### RECORD EXCERPTS
══════════════════════════════

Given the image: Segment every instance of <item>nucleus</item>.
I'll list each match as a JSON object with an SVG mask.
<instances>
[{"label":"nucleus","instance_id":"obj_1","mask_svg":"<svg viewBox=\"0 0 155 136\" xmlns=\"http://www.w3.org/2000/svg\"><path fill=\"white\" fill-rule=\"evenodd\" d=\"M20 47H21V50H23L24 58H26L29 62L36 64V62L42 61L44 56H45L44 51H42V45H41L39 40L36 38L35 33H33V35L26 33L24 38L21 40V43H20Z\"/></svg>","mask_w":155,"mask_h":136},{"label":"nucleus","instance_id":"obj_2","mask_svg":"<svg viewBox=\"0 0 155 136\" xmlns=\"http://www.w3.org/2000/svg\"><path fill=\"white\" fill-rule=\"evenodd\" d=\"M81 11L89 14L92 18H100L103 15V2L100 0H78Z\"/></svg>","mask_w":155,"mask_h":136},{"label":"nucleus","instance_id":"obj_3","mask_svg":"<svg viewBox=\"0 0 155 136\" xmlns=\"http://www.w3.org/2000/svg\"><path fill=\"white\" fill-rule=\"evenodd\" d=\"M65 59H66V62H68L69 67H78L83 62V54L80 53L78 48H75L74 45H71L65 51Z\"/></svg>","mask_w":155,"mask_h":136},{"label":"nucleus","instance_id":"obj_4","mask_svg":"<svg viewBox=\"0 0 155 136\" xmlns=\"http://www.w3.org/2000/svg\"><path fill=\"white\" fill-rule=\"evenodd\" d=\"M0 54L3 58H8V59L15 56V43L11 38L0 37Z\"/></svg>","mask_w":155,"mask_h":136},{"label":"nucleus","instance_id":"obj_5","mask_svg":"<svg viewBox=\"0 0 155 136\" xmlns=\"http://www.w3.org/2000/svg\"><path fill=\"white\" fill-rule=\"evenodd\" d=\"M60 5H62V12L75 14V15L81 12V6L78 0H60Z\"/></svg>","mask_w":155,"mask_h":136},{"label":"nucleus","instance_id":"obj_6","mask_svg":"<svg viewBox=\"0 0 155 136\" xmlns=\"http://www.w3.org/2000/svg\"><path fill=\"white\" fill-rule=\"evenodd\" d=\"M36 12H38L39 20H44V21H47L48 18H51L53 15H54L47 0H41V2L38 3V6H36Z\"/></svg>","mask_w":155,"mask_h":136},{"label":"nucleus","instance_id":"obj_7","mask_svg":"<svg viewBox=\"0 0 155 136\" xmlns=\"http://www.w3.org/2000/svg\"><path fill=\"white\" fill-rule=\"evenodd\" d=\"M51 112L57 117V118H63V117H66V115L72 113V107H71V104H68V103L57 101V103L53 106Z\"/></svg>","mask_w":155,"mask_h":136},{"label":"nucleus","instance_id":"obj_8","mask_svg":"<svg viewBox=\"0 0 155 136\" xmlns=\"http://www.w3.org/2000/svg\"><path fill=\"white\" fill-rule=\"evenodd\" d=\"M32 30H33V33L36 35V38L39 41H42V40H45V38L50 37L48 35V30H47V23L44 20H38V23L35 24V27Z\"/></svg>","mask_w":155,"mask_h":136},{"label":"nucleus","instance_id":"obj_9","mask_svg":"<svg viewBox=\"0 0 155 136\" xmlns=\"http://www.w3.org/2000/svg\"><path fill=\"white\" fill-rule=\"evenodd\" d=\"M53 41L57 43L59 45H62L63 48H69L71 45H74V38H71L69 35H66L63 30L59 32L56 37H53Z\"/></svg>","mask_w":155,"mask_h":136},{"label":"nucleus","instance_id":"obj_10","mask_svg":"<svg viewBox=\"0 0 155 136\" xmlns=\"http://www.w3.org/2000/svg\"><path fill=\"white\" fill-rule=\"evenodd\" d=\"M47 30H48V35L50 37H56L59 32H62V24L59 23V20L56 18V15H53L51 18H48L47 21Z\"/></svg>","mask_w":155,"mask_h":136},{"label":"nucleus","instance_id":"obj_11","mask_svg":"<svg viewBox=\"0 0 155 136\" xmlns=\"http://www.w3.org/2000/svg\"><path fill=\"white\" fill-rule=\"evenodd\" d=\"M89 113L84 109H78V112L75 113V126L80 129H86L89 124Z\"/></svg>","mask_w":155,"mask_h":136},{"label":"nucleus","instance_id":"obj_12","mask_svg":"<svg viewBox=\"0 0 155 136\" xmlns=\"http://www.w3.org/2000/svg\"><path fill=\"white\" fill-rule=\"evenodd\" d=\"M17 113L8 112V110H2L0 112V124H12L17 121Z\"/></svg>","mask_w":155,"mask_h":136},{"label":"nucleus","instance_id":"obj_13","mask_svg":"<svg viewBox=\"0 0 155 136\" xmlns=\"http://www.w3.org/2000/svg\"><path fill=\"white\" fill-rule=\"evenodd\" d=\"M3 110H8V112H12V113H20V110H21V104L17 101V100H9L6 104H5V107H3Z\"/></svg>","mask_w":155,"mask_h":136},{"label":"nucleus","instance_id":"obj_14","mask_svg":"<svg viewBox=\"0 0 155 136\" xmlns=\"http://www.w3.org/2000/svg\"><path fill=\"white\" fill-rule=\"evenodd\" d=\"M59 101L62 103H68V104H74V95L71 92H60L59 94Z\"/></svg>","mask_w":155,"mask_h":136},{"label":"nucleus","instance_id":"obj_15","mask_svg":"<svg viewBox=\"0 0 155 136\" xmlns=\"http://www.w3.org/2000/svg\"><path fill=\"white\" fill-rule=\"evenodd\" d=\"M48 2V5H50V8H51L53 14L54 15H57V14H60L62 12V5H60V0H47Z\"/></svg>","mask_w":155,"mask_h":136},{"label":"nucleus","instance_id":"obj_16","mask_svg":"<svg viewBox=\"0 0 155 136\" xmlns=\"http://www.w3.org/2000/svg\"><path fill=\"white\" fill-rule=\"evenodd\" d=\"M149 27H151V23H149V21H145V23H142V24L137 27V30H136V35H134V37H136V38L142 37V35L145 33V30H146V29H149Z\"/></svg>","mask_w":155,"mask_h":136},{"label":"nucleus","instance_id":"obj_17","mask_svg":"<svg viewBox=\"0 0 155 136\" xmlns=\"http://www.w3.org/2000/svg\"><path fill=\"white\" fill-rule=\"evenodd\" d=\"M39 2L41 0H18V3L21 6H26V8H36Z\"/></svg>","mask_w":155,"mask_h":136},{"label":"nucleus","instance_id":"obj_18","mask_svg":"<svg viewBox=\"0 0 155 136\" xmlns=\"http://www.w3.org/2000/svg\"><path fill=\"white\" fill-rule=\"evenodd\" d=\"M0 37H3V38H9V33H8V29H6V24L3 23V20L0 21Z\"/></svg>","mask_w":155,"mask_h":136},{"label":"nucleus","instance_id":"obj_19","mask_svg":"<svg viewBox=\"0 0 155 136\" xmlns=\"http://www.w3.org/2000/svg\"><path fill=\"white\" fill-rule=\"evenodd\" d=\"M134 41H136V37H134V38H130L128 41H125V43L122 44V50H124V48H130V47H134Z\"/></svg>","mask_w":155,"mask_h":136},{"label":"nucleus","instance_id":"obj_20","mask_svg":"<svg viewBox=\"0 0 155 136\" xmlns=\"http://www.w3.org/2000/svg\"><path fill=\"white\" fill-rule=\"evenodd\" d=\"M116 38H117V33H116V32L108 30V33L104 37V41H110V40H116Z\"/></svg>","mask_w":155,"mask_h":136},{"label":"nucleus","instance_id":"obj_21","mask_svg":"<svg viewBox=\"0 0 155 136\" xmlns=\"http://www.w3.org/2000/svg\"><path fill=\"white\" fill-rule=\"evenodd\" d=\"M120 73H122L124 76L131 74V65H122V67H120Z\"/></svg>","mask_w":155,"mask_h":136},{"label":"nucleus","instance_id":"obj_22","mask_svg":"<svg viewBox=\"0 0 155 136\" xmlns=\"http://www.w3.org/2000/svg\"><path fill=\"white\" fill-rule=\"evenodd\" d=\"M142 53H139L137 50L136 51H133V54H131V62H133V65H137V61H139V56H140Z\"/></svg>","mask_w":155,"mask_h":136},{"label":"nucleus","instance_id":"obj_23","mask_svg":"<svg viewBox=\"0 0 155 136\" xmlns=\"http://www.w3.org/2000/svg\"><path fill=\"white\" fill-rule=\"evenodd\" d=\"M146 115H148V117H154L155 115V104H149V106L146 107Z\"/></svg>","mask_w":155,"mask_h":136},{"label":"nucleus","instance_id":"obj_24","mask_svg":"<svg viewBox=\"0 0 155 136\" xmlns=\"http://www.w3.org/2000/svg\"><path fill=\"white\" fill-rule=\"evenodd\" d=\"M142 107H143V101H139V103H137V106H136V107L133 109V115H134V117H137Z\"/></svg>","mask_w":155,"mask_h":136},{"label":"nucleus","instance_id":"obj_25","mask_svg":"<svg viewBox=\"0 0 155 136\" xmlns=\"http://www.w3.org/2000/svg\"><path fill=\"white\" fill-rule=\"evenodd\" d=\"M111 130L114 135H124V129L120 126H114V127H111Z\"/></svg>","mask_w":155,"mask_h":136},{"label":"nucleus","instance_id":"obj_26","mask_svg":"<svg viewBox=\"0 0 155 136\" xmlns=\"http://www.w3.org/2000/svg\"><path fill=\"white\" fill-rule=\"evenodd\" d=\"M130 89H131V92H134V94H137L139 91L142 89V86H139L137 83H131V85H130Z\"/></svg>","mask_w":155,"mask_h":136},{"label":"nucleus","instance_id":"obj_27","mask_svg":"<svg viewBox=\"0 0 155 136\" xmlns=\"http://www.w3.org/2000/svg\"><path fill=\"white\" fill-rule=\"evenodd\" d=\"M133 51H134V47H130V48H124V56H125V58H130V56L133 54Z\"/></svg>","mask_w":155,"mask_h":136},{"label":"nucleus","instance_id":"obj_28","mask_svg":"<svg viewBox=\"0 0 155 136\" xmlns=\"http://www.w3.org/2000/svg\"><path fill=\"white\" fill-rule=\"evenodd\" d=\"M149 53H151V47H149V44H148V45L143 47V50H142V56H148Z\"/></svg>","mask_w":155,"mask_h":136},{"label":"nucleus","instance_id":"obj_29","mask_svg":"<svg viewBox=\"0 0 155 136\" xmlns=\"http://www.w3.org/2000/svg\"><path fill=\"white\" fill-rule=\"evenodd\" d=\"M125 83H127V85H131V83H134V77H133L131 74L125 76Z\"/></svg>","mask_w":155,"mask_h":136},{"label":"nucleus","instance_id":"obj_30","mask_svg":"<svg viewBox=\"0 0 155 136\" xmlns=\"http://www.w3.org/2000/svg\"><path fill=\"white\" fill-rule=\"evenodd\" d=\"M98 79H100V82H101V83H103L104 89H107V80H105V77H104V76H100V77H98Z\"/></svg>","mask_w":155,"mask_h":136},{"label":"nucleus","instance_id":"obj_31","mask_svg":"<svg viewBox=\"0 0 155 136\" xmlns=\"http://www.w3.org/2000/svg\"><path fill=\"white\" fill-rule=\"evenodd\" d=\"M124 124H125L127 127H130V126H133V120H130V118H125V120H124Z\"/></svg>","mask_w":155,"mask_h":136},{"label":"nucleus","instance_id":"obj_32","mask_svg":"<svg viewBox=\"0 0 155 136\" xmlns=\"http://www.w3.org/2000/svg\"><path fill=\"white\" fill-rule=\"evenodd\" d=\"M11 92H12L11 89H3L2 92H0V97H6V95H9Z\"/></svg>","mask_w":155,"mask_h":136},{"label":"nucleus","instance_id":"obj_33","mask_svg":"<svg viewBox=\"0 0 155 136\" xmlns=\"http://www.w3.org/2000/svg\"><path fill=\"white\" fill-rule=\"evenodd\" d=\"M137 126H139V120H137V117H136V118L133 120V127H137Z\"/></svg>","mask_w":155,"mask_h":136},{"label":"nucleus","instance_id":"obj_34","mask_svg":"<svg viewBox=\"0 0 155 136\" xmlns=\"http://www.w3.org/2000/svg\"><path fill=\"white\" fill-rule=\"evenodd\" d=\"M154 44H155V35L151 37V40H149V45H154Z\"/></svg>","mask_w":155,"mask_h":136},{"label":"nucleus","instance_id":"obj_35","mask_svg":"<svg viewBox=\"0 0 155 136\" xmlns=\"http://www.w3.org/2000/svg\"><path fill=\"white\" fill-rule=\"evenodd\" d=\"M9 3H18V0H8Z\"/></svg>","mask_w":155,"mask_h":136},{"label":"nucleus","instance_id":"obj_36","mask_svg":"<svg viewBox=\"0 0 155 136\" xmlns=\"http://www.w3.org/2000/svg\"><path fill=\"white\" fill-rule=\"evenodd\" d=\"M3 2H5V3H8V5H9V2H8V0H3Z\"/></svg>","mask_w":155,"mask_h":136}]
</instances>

══════════════════════════════

### OBJECTIVE
Format the lines from the very first one through the line that has "<instances>" as a JSON list of strings, one string per line, with any blank lines left out.

### COMPLETED EXERCISE
[
  "Given the image: Segment every instance of <item>nucleus</item>.",
  "I'll list each match as a JSON object with an SVG mask.",
  "<instances>"
]